■ What is required ■
Using the data below, return every line that holds the word "clientes".

■ Supplied data ■

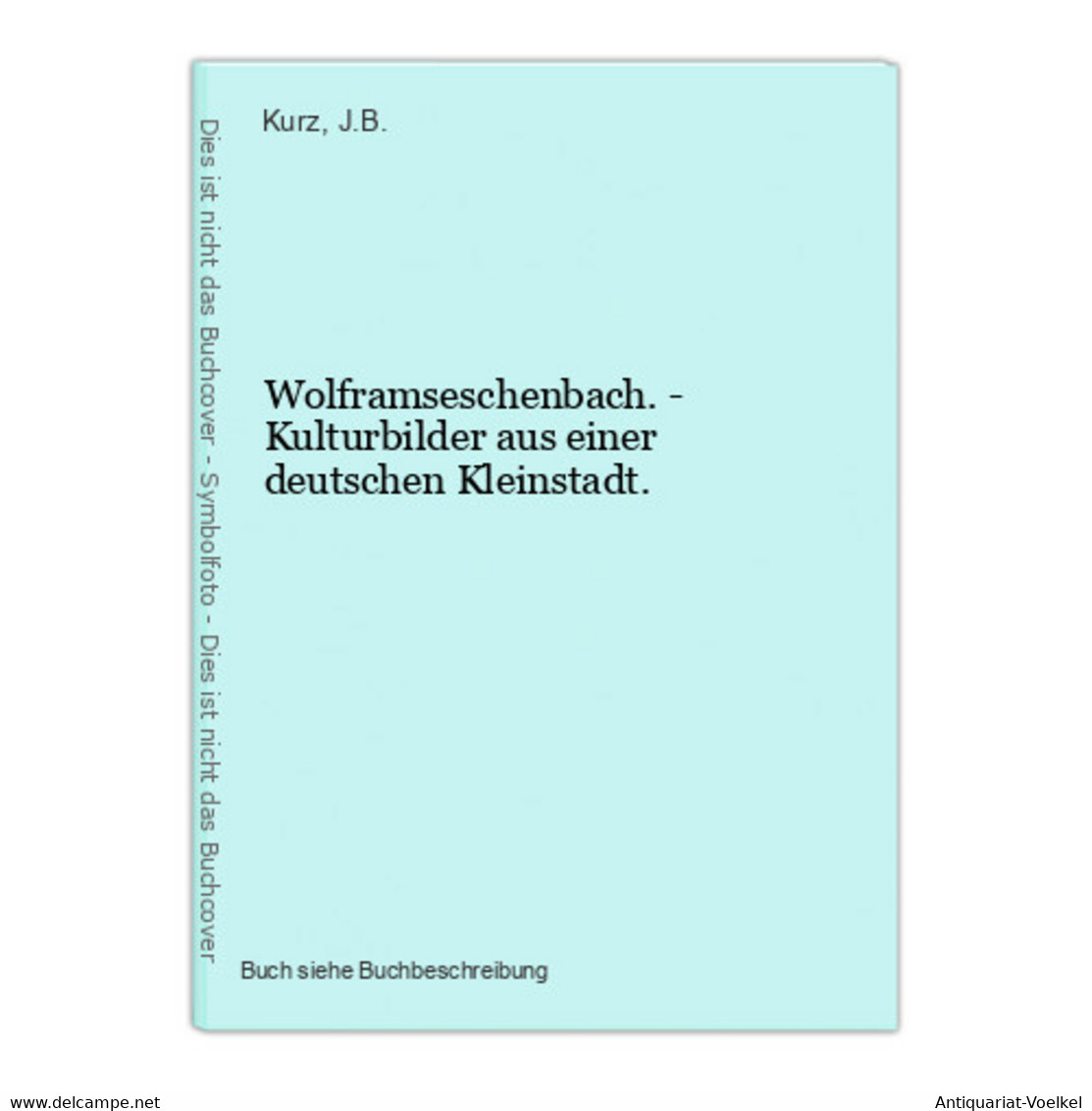 Dies ist nicht das Buchcover - Symbolfoto - Dies ist nicht das Buchcover

Kurz, J.B.

Wolframseschenbach. - Kulturbilder aus einer deutschen Kleinstadt.

Buch siehe Buchbeschreibung

www.delcampe.net

Antiquariat-Voelkel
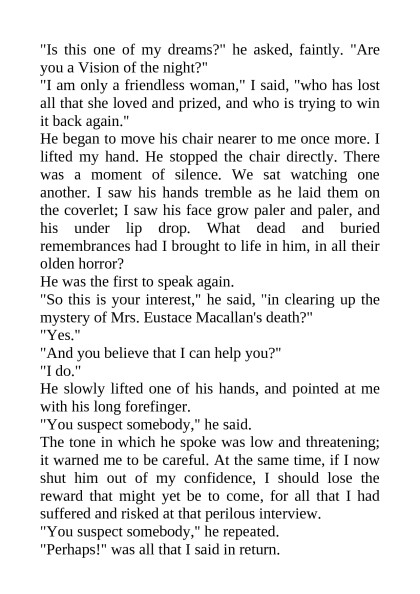 "Is this one of my dreams?" he asked, faintly. "Are you a Vision of the night?"

"I am only a friendless woman," I said, "who has lost all that she loved and prized, and who is trying to win it back again."

He began to move his chair nearer to me once more. I lifted my hand. He stopped the chair directly. There was a moment of silence. We sat watching one another. I saw his hands tremble as he laid them on the coverlet; I saw his face grow paler and paler, and his under lip drop. What dead and buried remembrances had I brought to life in him, in all their olden horror?

He was the first to speak again.

"So this is your interest," he said, "in clearing up the mystery of Mrs. Eustace Macallan's death?"

"Yes."

"And you believe that I can help you?"

"I do."

He slowly lifted one of his hands, and pointed at me with his long forefinger.

"You suspect somebody," he said.

The tone in which he spoke was low and threatening; it warned me to be careful. At the same time, if I now shut him out of my confidence, I should lose the reward that might yet be to come, for all that I had suffered and risked at that perilous interview.

"You suspect somebody," he repeated.

"Perhaps!" was all that I said in return.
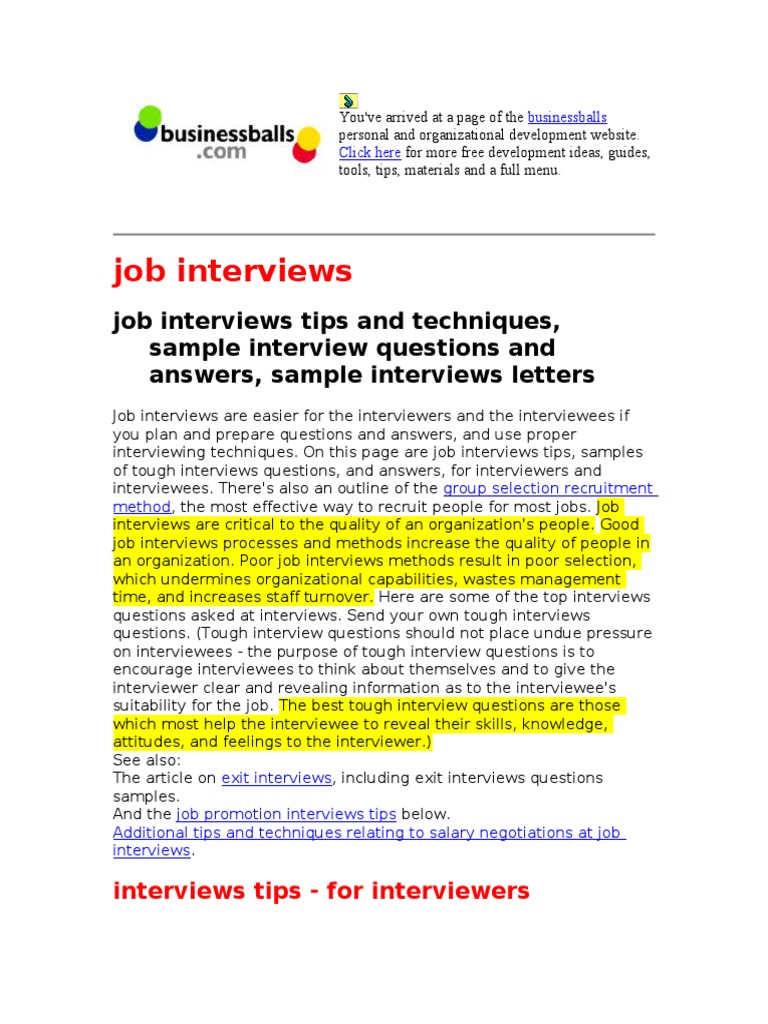 businessballs .com

You've arrived at a page of the businessballs personal and organizational development website. Click here for more free development ideas, guides, tools, tips, materials and a full menu.

job interviews

job interviews tips and techniques, sample interview questions and answers, sample interviews letters

Job interviews are easier for the interviewers and the interviewees if you plan and prepare questions and answers, and use proper interviewing techniques. On this page are job interviews tips, samples of tough interviews questions, and answers, for interviewers and interviewees. There's also an outline of the group selection recruitment method, the most effective way to recruit people for most jobs. Job interviews are critical to the quality of an organization's people. Good job interviews processes and methods increase the quality of people in an organization. Poor job interviews methods result in poor selection, which undermines organizational capabilities, wastes management time, and increases staff turnover. Here are some of the top interviews questions asked at interviews. Send your own tough interviews questions. (Tough interview questions should not place undue pressure on interviewees - the purpose of tough interview questions is to encourage interviewees to think about themselves and to give the interviewer clear and revealing information as to the interviewee's suitability for the job. The best tough interview questions are those which most help the interviewee to reveal their skills, knowledge, attitudes, and feelings to the interviewer.)
See also:
The article on exit interviews, including exit interviews questions samples.
And the job promotion interviews tips below.
Additional tips and techniques relating to salary negotiations at job interviews.

interviews tips - for interviewers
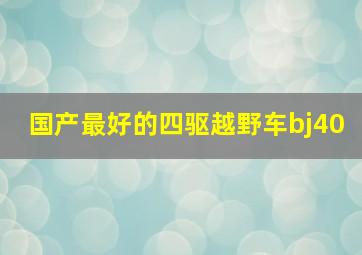 国产最好的四驱越野车bj40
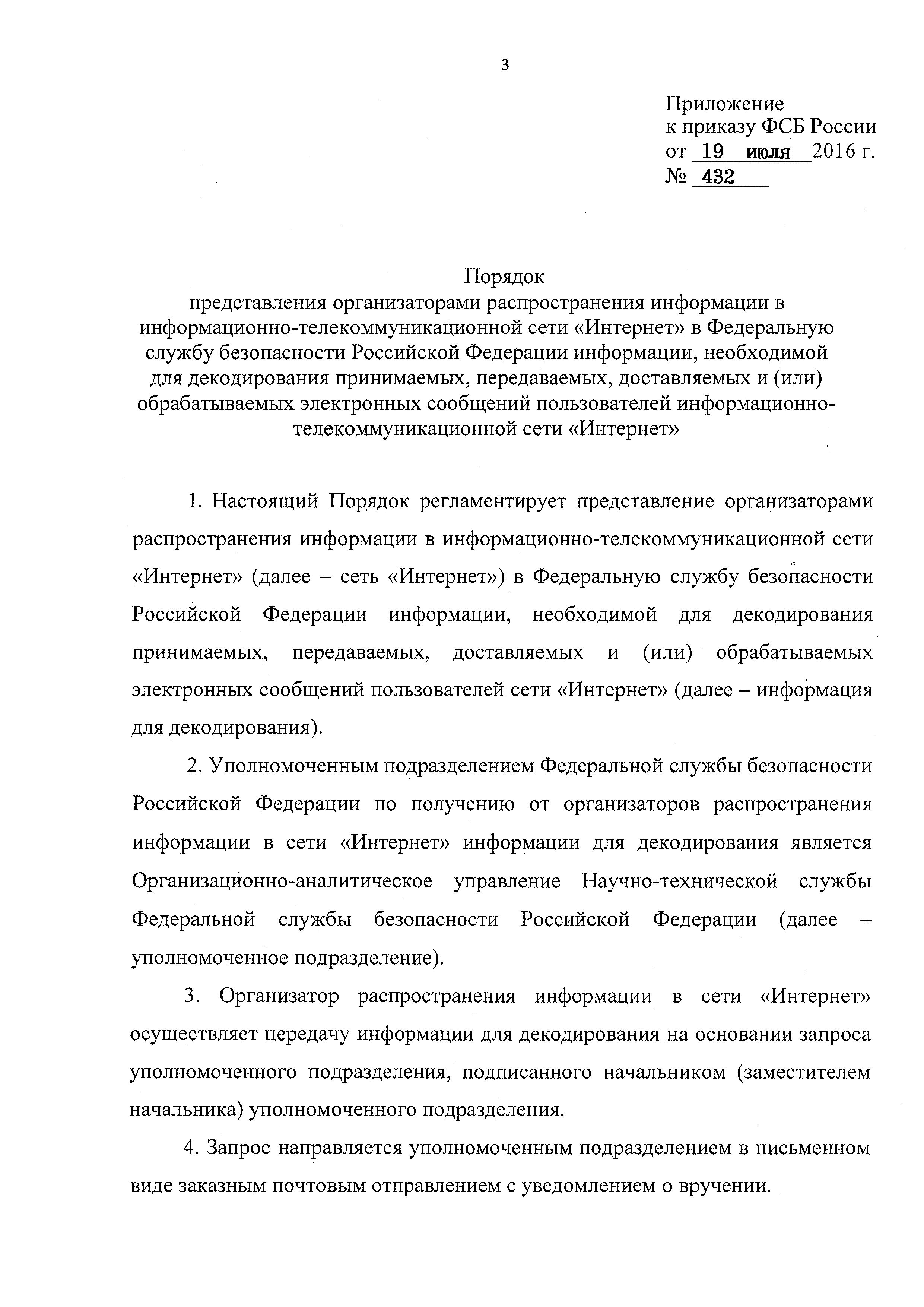 3

Приложение
к приказу ФСБ России
от 19 июля 2016 г.
№ 432

Порядок
представления организаторами распространения информации в информационно-телекоммуникационной сети «Интернет» в Федеральную службу безопасности Российской Федерации информации, необходимой для декодирования принимаемых, передаваемых, доставляемых и (или) обрабатываемых электронных сообщений пользователей информационно-телекоммуникационной сети «Интернет»

1. Настоящий Порядок регламентирует представление организаторами распространения информации в информационно-телекоммуникационной сети «Интернет» (далее – сеть «Интернет») в Федеральную службу безопасности Российской Федерации информации, необходимой для декодирования принимаемых, передаваемых, доставляемых и (или) обрабатываемых электронных сообщений пользователей сети «Интернет» (далее – информация для декодирования).

2. Уполномоченным подразделением Федеральной службы безопасности Российской Федерации по получению от организаторов распространения информации в сети «Интернет» информации для декодирования является Организационно-аналитическое управление Научно-технической службы Федеральной службы безопасности Российской Федерации (далее – уполномоченное подразделение).

3. Организатор распространения информации в сети «Интернет» осуществляет передачу информации для декодирования на основании запроса уполномоченного подразделения, подписанного начальником (заместителем начальника) уполномоченного подразделения.

4. Запрос направляется уполномоченным подразделением в письменном виде заказным почтовым отправлением с уведомлением о вручении.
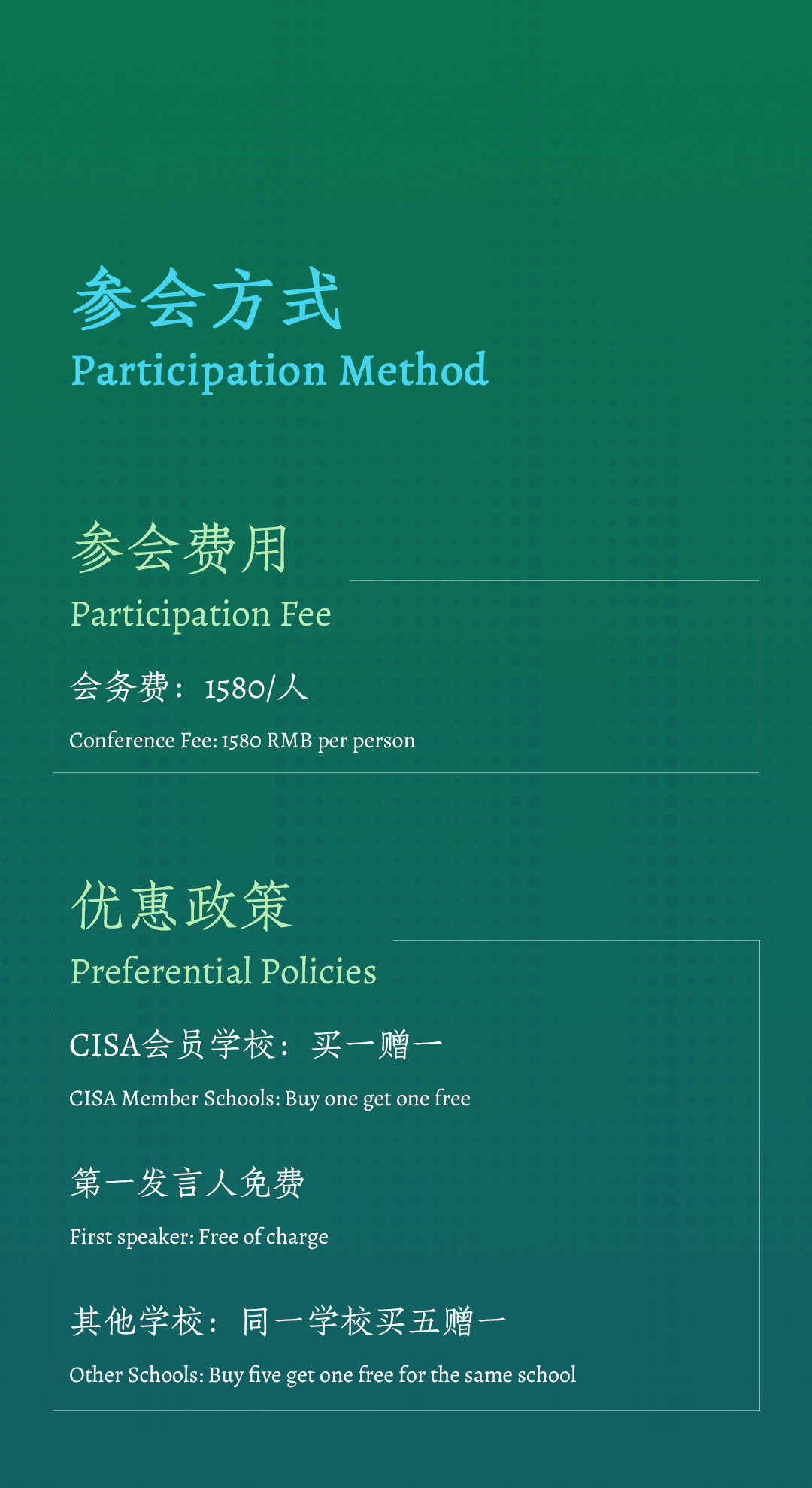 参会方式
Participation Method

参会费用
Participation Fee

会务费：1580/人

Conference Fee: 1580 RMB per person

优惠政策
Preferential Policies

CISA会员学校：买一赠一

CISA Member Schools: Buy one get one free

第一发言人免费

First speaker: Free of charge

其他学校：同一学校买五赠一

Other Schools: Buy five get one free for the same school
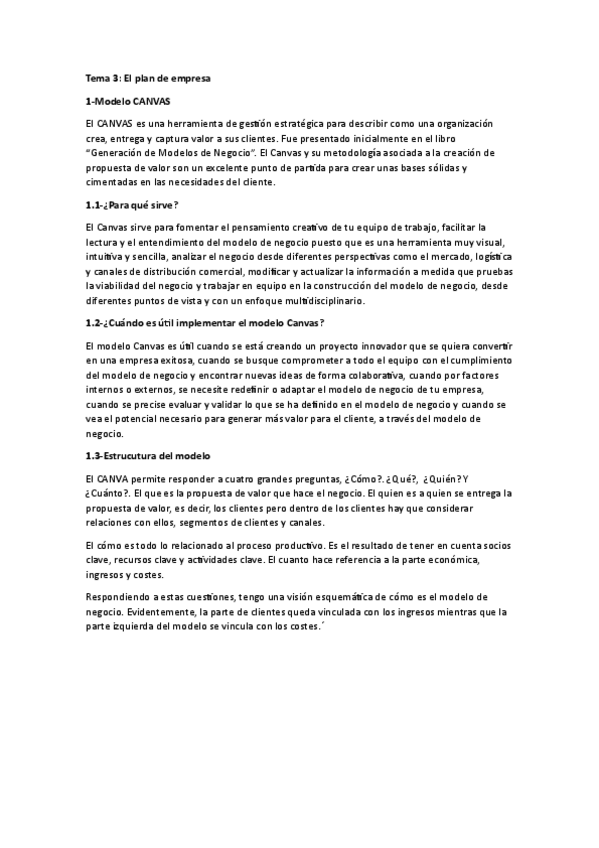 Tema 3: El plan de empresa

1-Modelo CANVAS

El CANVAS es una herramienta de gestión estratégica para describir como una organización crea, entrega y captura valor a sus clientes. Fue presentado inicialmente en el libro "Generación de Modelos de Negocio". El Canvas y su metodología asociada a la creación de propuesta de valor son un excelente punto de partida para crear unas bases sólidas y cimentadas en las necesidades del cliente.

1.1-¿Para qué sirve?

El Canvas sirve para fomentar el pensamiento creativo de tu equipo de trabajo, facilitar la lectura y el entendimiento del modelo de negocio puesto que es una herramienta muy visual, intuitiva y sencilla, analizar el negocio desde diferentes perspectivas como el mercado, logística y canales de distribución comercial, modificar y actualizar la información a medida que pruebas la viabilidad del negocio y trabajar en equipo en la construcción del modelo de negocio, desde diferentes puntos de vista y con un enfoque multidisciplinario.

1.2-¿Cuándo es útil implementar el modelo Canvas?

El modelo Canvas es útil cuando se está creando un proyecto innovador que se quiera convertir en una empresa exitosa, cuando se busque comprometer a todo el equipo con el cumplimiento del modelo de negocio y encontrar nuevas ideas de forma colaborativa, cuando por factores internos o externos, se necesite redefinir o adaptar el modelo de negocio de tu empresa, cuando se precise evaluar y validar lo que se ha definido en el modelo de negocio y cuando se vea el potencial necesario para generar más valor para el cliente, a través del modelo de negocio.

1.3-Estrucutura del modelo

El CANVA permite responder a cuatro grandes preguntas, ¿Cómo?. ¿Qué?, ¿Quién? Y ¿Cuánto?. El que es la propuesta de valor que hace el negocio. El quien es a quien se entrega la propuesta de valor, es decir, los clientes pero dentro de los clientes hay que considerar relaciones con ellos, segmentos de clientes y canales.

El cómo es todo lo relacionado al proceso productivo. Es el resultado de tener en cuenta socios clave, recursos clave y actividades clave. El cuanto hace referencia a la parte económica, ingresos y costes.

Respondiendo a estas cuestiones, tengo una visión esquemática de cómo es el modelo de negocio. Evidentemente, la parte de clientes queda vinculada con los ingresos mientras que la parte izquierda del modelo se vincula con los costes.´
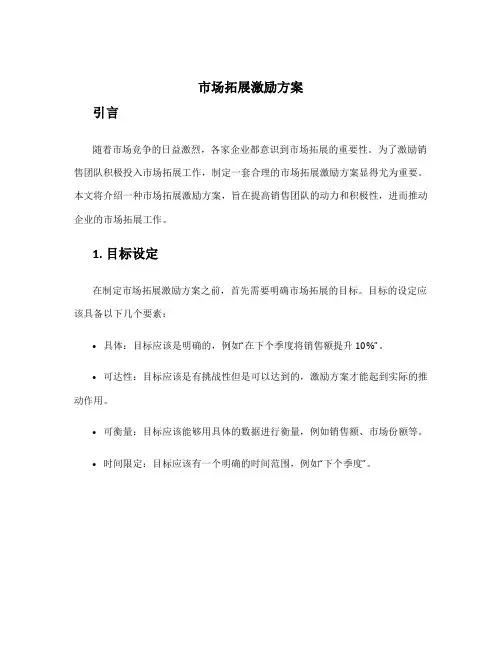 市场拓展激励方案

引言

随着市场竞争的日益激烈，各家企业都意识到市场拓展的重要性。为了激励销售团队积极投入市场拓展工作，制定一套合理的市场拓展激励方案显得尤为重要。本文将介绍一种市场拓展激励方案，旨在提高销售团队的动力和积极性，进而推动企业的市场拓展工作。

1. 目标设定

在制定市场拓展激励方案之前，首先需要明确市场拓展的目标。目标的设定应该具备以下几个要素：

• 具体：目标应该是明确的，例如“在下个季度将销售额提升 10%”。

• 可达性：目标应该是有挑战性但是可以达到的，激励方案才能起到实际的推动作用。

• 可衡量：目标应该能够用具体的数据进行衡量，例如销售额、市场份额等。

• 时间限定：目标应该有一个明确的时间范围，例如“下个季度”。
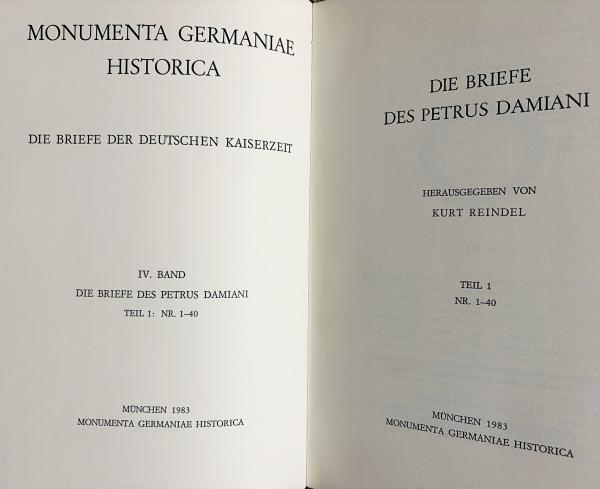 MONUMENTA GERMANIAE
HISTORICA

DIE BRIEFE DER DEUTSCHEN KAISERZEIT

IV. BAND
DIE BRIEFE DES PETRUS DAMIANI
TEIL 1: NR. 1–40

MÜNCHEN 1983
MONUMENTA GERMANIAE HISTORICA

DIE BRIEFE
DES PETRUS DAMIANI

HERAUSGEGEBEN VON
KURT REINDEL

TEIL 1
NR. 1–40

MÜNCHEN 1983
MONUMENTA GERMANIAE HISTORICA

■ Task response ■
El CANVAS es una herramienta de gestión estratégica para describir como una organización crea, entrega y captura valor a sus clientes. Fue presentado inicialmente en el libro "Generación de Modelos de Negocio". El Canvas y su metodología asociada a la creación de propuesta de valor son un excelente punto de partida para crear unas bases sólidas y cimentadas en las necesidades del cliente.
El CANVA permite responder a cuatro grandes preguntas, ¿Cómo?. ¿Qué?, ¿Quién? Y ¿Cuánto?. El que es la propuesta de valor que hace el negocio. El quien es a quien se entrega la propuesta de valor, es decir, los clientes pero dentro de los clientes hay que considerar relaciones con ellos, segmentos de clientes y canales.
Respondiendo a estas cuestiones, tengo una visión esquemática de cómo es el modelo de negocio. Evidentemente, la parte de clientes queda vinculada con los ingresos mientras que la parte izquierda del modelo se vincula con los costes.´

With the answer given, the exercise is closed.